**Problem details:** List every organization and every geographic place named in the baseball text below.

**Text provided:**
◇ ◇ ◇ ◇ ◇

So much of baseball lore is about fathers playing catch with sons, sons going to games with dad trying to catch foul balls together. But mom is a big part of the greatness of baseball, and Mother's Day is a perfect time to celebrate that.

Young and his mom have plenty to celebrate.

Young made the team with an outstanding Spring Training, and already has used his blazing speed to turn several games the Rockies' way.

As for Robinson, she has a new job with General Electric in New Jersey. It has kept her busy, although she was able to make it out to Denver for a few early-season games. Her positive attitude, which carried her through the rough times, comes through on the phone.

"We definitely have to fall back on our religious upbringing to keep focused," Robinson said. "I've always told him this is a journey; it's not supposed to be a sprint. Make sure every step of the way you try to understand the reasons why things happen the way they do. If you want everything to happen too fast, you may go past a spot where there's a message for you, or a time where you can be an inspiration for someone else's life.

◇ ◇ ◇ ◇ ◇

**Saved entries:**
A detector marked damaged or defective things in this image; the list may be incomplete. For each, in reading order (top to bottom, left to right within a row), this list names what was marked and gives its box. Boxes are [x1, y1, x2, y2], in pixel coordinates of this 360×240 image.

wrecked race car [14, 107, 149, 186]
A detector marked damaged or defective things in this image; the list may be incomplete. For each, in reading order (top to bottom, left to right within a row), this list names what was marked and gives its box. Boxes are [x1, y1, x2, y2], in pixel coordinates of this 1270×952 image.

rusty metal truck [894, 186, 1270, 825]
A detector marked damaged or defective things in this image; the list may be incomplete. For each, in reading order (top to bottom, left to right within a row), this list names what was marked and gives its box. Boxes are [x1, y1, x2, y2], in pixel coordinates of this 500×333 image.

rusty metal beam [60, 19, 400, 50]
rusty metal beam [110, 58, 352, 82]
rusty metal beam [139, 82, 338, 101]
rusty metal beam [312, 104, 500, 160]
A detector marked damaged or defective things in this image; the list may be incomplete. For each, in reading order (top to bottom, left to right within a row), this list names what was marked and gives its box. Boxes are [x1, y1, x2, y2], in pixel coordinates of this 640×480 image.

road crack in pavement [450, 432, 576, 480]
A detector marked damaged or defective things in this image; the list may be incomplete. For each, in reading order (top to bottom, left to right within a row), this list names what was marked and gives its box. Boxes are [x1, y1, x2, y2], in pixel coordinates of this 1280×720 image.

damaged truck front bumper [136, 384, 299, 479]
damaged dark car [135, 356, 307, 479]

◇ ◇ ◇ ◇ ◇

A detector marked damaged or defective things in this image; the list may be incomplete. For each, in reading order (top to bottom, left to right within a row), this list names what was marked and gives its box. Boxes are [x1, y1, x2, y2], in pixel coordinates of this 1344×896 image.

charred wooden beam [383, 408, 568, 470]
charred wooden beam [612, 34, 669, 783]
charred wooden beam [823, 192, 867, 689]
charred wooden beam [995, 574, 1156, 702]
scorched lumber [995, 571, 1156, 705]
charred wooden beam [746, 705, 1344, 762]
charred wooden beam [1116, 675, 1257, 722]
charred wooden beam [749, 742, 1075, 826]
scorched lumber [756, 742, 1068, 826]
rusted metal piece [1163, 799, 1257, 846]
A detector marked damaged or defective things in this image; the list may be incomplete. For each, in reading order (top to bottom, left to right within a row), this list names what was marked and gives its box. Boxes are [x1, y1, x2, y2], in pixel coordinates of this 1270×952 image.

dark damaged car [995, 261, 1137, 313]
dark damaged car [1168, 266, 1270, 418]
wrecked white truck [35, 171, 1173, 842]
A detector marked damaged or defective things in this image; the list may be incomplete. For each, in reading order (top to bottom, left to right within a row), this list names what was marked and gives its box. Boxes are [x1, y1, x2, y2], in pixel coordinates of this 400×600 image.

◇ ◇ ◇ ◇ ◇

**Output for this task:** Rockies, General Electric, New Jersey, Denver